A vibração de Mertens
A vibração de Mertens

Curiosamente, apesar dos seus resultados folgados, os dois líderes obtiveram triunfos polêmicos. No San Paolo da Terra da Pizza, o Napoli suplantou o Genoa por 3 X 1 depois de sair atrás, 0 X 1, tento impactante de Palàcio, aos 30”. Reagiu graças a uma autorete infeliz de Mbaye aos 5’, e somente virou, aos 37’, depois de, num lance de linha de fundo, supostamente, Masina derrubar Callejon. Por diversos ângulos do replay, pareceu que o gramado perpetrou a rasteira fatal. De todo modo, o árbitro Paolo Sílvio Mazzoleni, de Bèrgamo, Lombardia, anotou como infração e o belga Mertens converteu, 2 X 1. Aliás, foi o mesmo Mertens o autor dos 3 X 1, aos 59’. Mertens subiu a 14 na tabela dos marcatori e o Napoli então completou a sua 26ª peleja seguida sem derrota.

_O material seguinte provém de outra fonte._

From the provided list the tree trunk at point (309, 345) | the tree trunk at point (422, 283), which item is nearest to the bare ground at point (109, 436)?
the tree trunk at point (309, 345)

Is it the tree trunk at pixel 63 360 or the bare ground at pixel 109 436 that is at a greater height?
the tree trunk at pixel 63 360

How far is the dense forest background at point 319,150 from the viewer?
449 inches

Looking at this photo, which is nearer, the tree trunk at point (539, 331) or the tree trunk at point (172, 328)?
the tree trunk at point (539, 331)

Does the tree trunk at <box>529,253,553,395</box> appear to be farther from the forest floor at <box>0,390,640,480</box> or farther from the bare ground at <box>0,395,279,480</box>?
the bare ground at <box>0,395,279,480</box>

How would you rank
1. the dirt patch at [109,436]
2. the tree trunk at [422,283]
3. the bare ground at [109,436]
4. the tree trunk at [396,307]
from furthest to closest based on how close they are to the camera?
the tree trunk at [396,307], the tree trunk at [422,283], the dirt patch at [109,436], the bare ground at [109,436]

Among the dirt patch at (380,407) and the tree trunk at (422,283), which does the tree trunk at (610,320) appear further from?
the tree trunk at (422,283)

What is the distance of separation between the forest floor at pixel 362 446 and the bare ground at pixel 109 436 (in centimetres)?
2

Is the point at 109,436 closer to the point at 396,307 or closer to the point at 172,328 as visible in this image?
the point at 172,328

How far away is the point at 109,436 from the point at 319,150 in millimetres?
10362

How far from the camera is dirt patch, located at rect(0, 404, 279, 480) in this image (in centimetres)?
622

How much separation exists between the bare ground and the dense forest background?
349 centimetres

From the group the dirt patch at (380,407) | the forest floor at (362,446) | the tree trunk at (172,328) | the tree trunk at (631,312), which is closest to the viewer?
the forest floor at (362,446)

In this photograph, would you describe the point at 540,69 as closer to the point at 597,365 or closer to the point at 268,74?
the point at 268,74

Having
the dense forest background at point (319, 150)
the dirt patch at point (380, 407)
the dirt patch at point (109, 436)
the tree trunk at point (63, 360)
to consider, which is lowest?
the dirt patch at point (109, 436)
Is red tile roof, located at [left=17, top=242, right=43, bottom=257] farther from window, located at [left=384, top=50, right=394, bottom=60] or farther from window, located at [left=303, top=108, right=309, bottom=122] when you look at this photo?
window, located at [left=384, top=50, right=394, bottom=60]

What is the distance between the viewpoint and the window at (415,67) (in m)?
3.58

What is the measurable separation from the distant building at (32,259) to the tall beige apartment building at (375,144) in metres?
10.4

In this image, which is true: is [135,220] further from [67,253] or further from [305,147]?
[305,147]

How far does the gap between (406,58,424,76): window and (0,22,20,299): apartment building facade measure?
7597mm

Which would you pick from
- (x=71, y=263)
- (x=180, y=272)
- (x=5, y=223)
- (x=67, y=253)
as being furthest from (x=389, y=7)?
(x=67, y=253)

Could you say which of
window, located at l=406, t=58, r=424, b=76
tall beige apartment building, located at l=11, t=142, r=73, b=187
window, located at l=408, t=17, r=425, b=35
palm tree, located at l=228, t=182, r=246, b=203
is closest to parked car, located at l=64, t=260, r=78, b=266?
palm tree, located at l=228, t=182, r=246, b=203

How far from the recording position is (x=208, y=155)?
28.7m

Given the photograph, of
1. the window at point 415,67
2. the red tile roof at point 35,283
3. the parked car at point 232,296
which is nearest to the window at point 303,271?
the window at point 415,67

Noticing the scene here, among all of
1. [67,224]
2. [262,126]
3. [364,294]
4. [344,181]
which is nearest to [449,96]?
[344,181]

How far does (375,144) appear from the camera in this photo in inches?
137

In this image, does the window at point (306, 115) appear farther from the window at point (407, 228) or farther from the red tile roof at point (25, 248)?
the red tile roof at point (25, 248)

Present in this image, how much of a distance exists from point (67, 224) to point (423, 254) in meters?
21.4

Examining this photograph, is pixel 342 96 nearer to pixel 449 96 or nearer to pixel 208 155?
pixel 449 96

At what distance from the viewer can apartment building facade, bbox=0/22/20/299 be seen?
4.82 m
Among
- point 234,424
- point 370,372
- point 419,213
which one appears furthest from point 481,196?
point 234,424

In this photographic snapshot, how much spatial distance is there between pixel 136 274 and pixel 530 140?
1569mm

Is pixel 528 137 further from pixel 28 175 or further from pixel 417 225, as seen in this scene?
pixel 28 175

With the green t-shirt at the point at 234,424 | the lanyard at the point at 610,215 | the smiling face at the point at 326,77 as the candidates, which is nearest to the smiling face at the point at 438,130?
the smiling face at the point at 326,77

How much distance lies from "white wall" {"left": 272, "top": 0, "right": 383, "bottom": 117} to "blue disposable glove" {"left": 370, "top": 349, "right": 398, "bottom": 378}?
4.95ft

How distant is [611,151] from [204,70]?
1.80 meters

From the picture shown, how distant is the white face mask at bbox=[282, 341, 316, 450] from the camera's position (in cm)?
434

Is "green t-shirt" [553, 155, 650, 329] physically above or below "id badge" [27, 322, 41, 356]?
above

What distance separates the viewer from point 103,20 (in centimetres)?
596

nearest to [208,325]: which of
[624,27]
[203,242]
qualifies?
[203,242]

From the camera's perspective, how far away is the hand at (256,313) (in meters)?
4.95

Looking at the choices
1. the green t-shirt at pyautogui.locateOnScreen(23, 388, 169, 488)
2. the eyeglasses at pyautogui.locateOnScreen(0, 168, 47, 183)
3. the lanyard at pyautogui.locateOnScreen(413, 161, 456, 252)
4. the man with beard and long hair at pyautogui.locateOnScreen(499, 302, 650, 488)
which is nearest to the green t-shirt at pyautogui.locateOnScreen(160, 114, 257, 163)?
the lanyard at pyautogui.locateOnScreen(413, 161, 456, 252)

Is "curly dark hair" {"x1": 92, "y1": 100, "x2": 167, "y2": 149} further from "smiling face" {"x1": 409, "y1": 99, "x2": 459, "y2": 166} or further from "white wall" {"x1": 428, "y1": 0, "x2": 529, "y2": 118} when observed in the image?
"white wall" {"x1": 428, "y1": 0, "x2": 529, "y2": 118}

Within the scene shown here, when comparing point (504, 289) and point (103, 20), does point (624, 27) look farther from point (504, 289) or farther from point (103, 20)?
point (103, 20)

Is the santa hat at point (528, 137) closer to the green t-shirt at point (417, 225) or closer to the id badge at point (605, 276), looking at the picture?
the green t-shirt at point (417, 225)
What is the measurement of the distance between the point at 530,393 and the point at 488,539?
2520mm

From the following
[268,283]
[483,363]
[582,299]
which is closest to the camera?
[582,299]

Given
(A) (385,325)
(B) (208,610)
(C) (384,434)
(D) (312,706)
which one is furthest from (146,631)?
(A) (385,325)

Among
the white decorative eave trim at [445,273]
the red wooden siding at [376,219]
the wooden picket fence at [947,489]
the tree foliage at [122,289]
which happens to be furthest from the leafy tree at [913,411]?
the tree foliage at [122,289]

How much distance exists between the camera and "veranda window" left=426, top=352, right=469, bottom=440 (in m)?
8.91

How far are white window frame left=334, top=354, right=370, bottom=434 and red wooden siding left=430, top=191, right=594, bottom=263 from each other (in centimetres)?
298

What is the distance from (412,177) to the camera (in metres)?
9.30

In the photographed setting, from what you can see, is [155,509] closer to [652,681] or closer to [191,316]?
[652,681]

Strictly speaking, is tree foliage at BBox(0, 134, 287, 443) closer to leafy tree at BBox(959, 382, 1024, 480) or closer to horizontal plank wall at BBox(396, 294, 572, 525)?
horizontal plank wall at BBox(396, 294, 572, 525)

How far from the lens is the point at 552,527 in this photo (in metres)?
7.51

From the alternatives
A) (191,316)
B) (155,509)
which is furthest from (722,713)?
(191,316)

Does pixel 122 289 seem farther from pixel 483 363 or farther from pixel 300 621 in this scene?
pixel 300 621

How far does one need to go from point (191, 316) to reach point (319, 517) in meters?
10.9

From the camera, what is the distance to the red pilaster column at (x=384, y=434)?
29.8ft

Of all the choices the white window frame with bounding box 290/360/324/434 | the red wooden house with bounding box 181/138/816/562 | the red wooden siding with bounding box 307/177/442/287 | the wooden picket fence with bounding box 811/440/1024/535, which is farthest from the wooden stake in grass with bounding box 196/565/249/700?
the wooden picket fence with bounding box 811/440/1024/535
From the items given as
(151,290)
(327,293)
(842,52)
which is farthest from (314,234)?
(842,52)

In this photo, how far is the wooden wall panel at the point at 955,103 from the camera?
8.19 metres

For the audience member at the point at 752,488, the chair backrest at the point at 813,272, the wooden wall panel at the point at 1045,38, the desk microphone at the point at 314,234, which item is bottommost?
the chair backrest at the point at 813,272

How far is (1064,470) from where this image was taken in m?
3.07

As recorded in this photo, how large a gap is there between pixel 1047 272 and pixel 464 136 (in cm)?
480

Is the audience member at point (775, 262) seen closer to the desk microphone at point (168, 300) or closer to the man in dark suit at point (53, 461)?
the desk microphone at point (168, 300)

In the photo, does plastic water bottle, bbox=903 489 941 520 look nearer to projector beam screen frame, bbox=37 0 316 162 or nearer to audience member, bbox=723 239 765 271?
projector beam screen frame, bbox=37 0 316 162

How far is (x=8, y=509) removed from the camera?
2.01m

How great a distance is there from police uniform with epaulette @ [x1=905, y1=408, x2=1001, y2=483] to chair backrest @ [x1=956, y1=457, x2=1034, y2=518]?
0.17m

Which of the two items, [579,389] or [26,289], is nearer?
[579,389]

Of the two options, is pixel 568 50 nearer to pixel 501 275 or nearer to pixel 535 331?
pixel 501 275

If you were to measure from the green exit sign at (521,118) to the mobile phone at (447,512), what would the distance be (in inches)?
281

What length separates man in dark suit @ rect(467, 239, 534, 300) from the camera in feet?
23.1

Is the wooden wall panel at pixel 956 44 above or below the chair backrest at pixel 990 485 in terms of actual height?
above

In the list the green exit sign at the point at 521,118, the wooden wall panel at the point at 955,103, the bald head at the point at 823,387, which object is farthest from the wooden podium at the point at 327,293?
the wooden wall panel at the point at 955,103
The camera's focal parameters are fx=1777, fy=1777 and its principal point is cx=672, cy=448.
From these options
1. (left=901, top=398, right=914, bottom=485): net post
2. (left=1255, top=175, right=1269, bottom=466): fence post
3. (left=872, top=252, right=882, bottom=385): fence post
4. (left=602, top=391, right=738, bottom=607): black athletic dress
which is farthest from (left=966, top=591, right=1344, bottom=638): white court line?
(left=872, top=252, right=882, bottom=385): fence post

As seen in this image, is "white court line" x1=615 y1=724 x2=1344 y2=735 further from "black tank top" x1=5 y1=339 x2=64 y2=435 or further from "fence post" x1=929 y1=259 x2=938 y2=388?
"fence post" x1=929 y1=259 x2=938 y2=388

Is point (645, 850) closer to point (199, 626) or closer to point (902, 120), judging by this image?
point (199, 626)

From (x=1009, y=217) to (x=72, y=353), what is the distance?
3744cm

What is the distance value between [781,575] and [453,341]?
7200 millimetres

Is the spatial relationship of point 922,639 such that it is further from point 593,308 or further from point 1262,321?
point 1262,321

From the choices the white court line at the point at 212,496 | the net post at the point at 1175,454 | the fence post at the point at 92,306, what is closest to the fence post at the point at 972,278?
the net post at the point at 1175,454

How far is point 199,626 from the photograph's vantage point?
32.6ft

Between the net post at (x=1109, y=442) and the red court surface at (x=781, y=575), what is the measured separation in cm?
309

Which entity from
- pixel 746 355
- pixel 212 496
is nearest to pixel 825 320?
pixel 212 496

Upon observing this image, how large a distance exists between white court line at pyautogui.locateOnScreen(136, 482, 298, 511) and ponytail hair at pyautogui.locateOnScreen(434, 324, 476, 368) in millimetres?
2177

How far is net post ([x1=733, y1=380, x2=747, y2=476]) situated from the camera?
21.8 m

Cacciatore e as algemas do cartão vermelho
Cacciatore e as algemas do cartão vermelho

Em visita a Verona, a “Velha Senhora” bateu o Chievo, 2 X 0. Porém, num cotejo de desenrolar insólito. Primeiro, os seus cartolas veementemente protestaram contra a designação de Fabio Maresca para a mediação. Trata-se, afinal, de um nativo de Nápoles. Pois o prélio se manteve equilibrado até que Maresca interviesse decisivamente. Aos 37, num intervalo de dois minutos, exibiu o segundo cartão vermelho a Bastien e relegou o dono da casa a dez homens. O Chievo, porém, suportou a pressão até que, aos 61’, ocorresse o inusitado. Enviado por Maresca à lateral do campo, de modo a ser atendido numa contusão, Cacciatore fez duas vezes, à frente e às costas do corpo, o gesto do algemado – ou, do roubado. O árbitro mostrou o vermelho, direto. Chievo com nove. Apesar da superioridade numérica, depois de Khedira realizar 1 X 0 aos 67’, só aos 88 Higuaín conseguiu o alívio da duplicação do placar

A vibração de Higuaín e o uniforme verde-oliva
A vibração de Higuaín e o uniforme verde-oliva

Ironia. Habitualmente acusada de favorecimento, desta vez a “Zebra” teve razão. Muito mais estranha do que a mediação de Maresca, aliás, foi o roupagem da Juventus. Embora o Chievo seja integralmente giallo, canarinho, a “Signora” não utilizou o seu uniforme principal, com as listras alvinegras. E, como o seu fardamento de reserva ostenta as cores de Turim, o amarelo e o azul, acabou por estrear uma camisa de homenagem aos militares da Itália nas épocas das Grandes Guerras: em verde-oliva. A Juve busca o seu sétimo título consecutivo. O Napoli quer o terceiro da sua história. Só venceu em 1987 e em 1990, nos idos de Careca e Maradona.